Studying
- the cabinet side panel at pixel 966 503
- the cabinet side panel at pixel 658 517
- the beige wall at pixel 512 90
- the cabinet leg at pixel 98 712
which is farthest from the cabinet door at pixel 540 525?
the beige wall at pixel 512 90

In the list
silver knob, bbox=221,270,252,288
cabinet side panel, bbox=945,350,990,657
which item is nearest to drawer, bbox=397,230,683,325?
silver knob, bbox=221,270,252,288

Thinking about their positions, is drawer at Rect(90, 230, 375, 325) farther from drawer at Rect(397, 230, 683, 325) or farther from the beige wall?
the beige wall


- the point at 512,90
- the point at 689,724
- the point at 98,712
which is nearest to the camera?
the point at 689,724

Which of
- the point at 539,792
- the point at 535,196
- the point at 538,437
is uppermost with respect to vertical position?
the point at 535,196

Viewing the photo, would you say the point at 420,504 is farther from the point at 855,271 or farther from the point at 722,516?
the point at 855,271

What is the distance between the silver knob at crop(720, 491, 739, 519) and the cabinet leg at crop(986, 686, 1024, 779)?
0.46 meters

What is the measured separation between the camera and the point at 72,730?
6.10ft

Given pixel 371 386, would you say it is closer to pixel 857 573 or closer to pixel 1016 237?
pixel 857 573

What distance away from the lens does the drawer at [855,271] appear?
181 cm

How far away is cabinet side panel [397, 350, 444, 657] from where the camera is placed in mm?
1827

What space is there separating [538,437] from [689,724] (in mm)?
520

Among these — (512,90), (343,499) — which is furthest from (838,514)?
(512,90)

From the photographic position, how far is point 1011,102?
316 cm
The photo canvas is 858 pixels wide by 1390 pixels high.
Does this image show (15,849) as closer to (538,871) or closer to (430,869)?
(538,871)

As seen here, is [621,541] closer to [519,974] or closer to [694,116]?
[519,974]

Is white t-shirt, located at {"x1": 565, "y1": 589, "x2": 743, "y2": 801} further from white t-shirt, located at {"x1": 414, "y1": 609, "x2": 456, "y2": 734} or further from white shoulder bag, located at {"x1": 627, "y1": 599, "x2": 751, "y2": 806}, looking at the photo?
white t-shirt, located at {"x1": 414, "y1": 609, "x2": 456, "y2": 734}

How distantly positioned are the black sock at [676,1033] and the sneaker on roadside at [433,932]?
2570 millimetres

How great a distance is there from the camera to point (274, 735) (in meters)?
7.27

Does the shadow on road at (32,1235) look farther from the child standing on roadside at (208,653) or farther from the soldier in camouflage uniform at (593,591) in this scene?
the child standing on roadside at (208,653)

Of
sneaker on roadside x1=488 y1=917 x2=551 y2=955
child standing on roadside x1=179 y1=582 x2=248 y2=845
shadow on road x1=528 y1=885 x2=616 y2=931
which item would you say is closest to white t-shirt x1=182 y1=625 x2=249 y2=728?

========

## Problem statement:
Only the lines from the one containing "How great a" to the end of the listing belong in the output, each reproduced exactly.

## Written answer:
How great a distance is there from the camera to point (274, 735) (in meters)?
7.27

Does the shadow on road at (32,1235) look farther from the child standing on roadside at (208,653) or farther from the soldier in camouflage uniform at (593,591) in this scene?
the child standing on roadside at (208,653)

Of
sneaker on roadside x1=488 y1=917 x2=551 y2=955
child standing on roadside x1=179 y1=582 x2=248 y2=845
shadow on road x1=528 y1=885 x2=616 y2=931
which item would you say is closest to white t-shirt x1=182 y1=625 x2=249 y2=728?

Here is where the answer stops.